Grounding Arabic LLMs in the Doha Historical Dictionary: Retrieval-Augmented Understanding of Quran and Hadith

Large language models (LLMs) have achieved remarkable progress in many language tasks, yet they continue to struggle with complex historical and religious Arabic texts such as the Quran and Hadith. To address this limitation, we develop a retrieval-augmented generation (RAG) framework grounded in diachronic lexicographic knowledge. Unlike prior RAG systems that rely on general-purpose corpora, our approach retrieves evidence from the Doha Historical Dictionary of Arabic (DHDA), a large-scale resource documenting the historical development of Arabic vocabulary.

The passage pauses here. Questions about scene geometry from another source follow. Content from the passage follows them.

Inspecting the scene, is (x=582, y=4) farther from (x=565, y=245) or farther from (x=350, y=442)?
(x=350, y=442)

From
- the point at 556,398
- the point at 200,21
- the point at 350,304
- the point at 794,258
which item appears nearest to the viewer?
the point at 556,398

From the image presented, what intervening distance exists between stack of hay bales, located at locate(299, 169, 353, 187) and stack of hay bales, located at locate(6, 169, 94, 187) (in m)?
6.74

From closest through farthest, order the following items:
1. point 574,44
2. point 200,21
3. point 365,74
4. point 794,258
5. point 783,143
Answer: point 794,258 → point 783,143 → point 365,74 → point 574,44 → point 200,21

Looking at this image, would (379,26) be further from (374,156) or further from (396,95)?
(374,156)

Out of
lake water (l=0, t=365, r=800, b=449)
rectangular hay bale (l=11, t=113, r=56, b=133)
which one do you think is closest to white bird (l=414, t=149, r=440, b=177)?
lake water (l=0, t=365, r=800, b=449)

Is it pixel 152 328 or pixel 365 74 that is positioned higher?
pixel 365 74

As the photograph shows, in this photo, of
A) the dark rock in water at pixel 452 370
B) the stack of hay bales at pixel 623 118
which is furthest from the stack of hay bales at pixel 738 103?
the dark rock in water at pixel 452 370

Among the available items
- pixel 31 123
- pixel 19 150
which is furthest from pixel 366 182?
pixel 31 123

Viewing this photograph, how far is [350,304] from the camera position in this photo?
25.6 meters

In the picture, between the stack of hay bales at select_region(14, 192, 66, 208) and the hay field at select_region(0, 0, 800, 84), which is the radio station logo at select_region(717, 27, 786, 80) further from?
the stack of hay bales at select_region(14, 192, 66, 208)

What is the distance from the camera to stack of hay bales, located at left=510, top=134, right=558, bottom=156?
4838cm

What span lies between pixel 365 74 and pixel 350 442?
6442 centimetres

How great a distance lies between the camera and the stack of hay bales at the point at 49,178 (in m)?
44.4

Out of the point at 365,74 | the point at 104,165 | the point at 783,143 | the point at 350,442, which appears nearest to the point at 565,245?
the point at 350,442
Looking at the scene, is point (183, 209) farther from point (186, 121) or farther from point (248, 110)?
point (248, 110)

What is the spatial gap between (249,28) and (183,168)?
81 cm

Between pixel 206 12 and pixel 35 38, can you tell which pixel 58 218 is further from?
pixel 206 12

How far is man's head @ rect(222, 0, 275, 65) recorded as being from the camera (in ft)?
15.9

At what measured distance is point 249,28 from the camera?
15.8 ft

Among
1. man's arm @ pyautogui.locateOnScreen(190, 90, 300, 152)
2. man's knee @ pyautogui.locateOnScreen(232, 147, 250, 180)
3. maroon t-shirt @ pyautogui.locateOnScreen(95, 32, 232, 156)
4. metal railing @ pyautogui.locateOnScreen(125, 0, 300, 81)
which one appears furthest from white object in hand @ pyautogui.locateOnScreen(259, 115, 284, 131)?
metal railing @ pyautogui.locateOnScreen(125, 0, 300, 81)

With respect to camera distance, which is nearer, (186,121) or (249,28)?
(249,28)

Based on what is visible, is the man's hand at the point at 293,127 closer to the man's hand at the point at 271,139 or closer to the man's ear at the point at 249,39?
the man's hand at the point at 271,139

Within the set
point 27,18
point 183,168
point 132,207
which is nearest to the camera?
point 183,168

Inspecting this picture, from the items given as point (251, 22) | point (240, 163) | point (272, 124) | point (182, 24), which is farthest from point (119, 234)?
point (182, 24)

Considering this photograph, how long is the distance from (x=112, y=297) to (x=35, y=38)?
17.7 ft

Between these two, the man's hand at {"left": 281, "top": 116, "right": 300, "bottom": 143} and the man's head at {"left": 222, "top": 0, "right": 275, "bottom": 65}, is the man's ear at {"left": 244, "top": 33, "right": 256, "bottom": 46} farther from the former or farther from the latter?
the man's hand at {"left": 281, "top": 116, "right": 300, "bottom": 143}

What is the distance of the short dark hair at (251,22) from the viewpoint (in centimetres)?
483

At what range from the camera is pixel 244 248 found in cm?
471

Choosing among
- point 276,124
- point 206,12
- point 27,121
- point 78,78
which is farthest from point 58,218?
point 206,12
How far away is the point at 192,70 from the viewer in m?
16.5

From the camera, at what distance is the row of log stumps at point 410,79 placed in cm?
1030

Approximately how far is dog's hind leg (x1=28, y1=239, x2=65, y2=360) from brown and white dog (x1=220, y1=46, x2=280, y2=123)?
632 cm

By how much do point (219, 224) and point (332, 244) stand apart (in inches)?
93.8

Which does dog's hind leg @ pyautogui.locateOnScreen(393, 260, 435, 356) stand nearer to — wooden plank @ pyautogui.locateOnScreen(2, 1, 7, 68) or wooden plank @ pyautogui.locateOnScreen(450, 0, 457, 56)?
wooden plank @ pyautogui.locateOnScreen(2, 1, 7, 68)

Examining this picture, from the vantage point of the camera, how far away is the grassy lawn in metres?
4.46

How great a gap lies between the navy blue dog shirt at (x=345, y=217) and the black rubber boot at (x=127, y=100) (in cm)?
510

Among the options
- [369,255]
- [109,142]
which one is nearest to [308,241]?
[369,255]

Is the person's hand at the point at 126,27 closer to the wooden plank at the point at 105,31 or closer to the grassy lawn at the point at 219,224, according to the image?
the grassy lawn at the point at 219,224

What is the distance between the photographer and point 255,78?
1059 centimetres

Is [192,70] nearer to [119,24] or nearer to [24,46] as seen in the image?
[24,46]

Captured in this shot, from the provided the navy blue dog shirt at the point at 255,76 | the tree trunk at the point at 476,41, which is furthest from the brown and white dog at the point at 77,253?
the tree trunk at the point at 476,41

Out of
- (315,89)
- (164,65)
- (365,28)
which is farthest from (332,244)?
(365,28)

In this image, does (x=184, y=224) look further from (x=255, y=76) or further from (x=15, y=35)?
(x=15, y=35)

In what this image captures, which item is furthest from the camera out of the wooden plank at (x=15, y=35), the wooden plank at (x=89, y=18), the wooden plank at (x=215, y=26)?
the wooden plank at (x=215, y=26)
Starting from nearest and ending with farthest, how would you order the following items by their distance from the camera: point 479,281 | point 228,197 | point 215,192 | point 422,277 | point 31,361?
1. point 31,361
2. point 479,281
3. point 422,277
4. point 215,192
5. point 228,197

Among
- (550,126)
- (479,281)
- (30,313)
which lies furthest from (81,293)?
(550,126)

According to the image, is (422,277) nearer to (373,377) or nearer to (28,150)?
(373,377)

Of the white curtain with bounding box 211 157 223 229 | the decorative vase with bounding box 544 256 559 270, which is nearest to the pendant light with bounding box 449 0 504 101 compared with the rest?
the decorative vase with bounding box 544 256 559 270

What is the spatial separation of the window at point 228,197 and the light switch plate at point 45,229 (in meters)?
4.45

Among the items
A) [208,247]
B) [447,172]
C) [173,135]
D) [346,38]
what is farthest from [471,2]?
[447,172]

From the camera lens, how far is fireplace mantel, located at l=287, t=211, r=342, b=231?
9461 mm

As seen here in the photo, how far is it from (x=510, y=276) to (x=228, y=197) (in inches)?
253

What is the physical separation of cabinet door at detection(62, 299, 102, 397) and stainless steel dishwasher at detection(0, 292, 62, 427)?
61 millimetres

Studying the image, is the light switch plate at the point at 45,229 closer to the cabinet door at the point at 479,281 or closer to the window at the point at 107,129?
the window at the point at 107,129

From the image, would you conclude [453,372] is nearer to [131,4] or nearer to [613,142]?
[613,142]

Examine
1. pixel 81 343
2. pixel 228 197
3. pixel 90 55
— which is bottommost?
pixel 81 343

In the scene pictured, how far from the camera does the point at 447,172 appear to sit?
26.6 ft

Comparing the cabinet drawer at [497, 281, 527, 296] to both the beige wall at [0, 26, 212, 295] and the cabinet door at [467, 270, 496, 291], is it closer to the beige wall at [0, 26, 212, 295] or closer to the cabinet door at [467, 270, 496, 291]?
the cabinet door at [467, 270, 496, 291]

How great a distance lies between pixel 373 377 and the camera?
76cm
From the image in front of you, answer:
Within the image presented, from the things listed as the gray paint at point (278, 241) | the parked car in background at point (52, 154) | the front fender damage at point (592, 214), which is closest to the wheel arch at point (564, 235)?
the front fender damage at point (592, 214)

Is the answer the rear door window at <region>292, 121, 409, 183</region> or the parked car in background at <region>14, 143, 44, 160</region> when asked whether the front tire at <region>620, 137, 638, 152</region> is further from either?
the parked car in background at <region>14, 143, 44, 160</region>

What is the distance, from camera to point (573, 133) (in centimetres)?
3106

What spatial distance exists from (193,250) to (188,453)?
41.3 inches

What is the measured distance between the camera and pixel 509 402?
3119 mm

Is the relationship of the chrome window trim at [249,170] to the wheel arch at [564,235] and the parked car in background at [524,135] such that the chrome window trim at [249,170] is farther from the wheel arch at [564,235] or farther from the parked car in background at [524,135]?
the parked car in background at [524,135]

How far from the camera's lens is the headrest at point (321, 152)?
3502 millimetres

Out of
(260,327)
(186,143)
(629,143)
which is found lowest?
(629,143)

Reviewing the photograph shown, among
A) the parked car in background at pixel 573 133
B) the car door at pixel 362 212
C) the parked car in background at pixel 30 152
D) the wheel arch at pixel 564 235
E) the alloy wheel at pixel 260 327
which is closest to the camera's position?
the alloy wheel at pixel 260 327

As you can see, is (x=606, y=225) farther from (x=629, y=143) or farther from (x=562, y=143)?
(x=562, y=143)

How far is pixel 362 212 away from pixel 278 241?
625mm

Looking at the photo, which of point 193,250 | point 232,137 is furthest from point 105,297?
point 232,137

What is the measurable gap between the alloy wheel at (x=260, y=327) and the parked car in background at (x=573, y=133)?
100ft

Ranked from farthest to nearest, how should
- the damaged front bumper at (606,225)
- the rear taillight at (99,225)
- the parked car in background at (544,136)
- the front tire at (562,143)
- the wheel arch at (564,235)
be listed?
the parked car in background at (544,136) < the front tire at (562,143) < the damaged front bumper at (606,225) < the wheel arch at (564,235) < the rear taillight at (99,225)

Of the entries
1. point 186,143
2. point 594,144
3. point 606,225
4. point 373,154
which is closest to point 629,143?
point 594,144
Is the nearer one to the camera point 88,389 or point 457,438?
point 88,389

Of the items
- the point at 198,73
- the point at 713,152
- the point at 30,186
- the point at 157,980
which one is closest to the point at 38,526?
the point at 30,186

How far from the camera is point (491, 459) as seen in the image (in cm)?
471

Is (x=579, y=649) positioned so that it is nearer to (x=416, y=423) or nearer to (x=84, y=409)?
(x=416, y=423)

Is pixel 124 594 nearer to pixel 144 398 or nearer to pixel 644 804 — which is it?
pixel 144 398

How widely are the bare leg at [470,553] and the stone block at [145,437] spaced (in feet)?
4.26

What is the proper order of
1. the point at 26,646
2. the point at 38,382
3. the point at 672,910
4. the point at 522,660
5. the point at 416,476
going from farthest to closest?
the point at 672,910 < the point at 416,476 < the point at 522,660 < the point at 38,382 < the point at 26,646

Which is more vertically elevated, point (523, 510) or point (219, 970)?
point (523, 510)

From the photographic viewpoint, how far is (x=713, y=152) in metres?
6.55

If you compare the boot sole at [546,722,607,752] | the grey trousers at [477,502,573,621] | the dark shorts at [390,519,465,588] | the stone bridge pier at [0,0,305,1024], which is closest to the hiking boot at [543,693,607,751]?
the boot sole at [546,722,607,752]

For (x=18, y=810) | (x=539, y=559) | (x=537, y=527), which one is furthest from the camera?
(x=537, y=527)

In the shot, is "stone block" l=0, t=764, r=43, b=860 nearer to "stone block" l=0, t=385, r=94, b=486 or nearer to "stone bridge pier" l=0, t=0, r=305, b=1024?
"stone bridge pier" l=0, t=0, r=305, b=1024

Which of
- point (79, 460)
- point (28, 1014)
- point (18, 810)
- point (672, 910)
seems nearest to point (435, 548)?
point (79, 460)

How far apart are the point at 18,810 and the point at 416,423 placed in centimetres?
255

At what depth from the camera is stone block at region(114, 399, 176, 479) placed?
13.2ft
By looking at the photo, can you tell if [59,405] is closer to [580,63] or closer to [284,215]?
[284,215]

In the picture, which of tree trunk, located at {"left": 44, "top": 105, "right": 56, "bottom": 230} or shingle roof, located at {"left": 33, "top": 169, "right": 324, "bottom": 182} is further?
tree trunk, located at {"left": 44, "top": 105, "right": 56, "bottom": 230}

The proposed pipeline combines hybrid retrieval with an intent-based routing mechanism to provide LLMs with precise, contextually relevant historical information. Our experiments show that this approach improves the accuracy of Arabic-native LLMs, including Fanar and ALLaM, to over 85\%, substantially reducing the performance gap with Gemini, a proprietary large-scale model. Gemini also serves as an LLM-as-a-judge system for automatic evaluation in our experiments. The automated judgments were verified through human evaluation, demonstrating high agreement (kappa = 0.87). An error analysis further highlights key linguistic challenges, including diacritics and compound expressions. These findings demonstrate the value of integrating diachronic lexicographic resources into retrieval-augmented generation frameworks to enhance Arabic language understanding, particularly for historical and religious texts. The code and resources are publicly available at: https://github.com/somayaeltanbouly/Doha-Dictionary-RAG.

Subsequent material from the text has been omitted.